Erika Melman says it’s not too late to get her two children back to four days per week of in-person instruction.
“They’re just moving too slowly,” Melman said. “The year’s not over.”
While the hybrid model — where students attend both in-person and virtual classes — won’t be sticking around, schools will still be divided between between students who are in classes in-person and those attending virtually. Hutchings said students will be in either virtual or in-person classes, depending on what they state as their preference, but not both the way they are now.
Hutchings said there will be some flexibility for parents who start virtually to switch to in-person classes, but said the school will be up-front with parents that changing from one to the other will involve changing schedules and changing teachers. Over the summer, all students will be offered four-day-per-week of summer learning programs.

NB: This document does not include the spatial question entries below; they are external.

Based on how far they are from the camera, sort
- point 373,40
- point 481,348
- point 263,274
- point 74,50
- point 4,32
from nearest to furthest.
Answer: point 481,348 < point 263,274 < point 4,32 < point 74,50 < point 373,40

“We will have in-person and virtual open for all students,” Hutchings said. “We’re going to be targeting students who need to be in-person for summer.”
One advantage of using facilities adjacent to schools, staff said, will be that the schools won’t need to utilize transportation options like DASH bus.
“We’re scheduling walkthroughs next week of the spaces and looking at what we’d have to modify,” said Alicia Hart, director of educational facilities for ACPS. “Nothing permanent, because their primary use is as recreational space. [But] we’re looking at how many desks we’ll need, how much furniture. From a timeline perspective, we know we have a short window to make these modifications.”
That window is even shorter than it typically is, as Hutchings noted that this is the first year that school will be starting in August rather than September. Hutchings said it will be important to get parents all the information they need well in advance of school starting to allow them time to make a decision.
“It’s not binding, but we need to know what families are going to do,” Hutchings said. “We can’t wait until August for that. It’s important for families to give us some idea of what they’re going to do, and why we need to make sure families know the implications.”
Parent Hakan Ozsancak said that there has been an erosion of trust with the school system.
“We believe in science, but over the last year we’ve tried to have a better dialogue, and we’ve just been looked at as parents who are just pushing for the kids to get out of the house,” Ozsancak said. “We’re not crazies, you know.”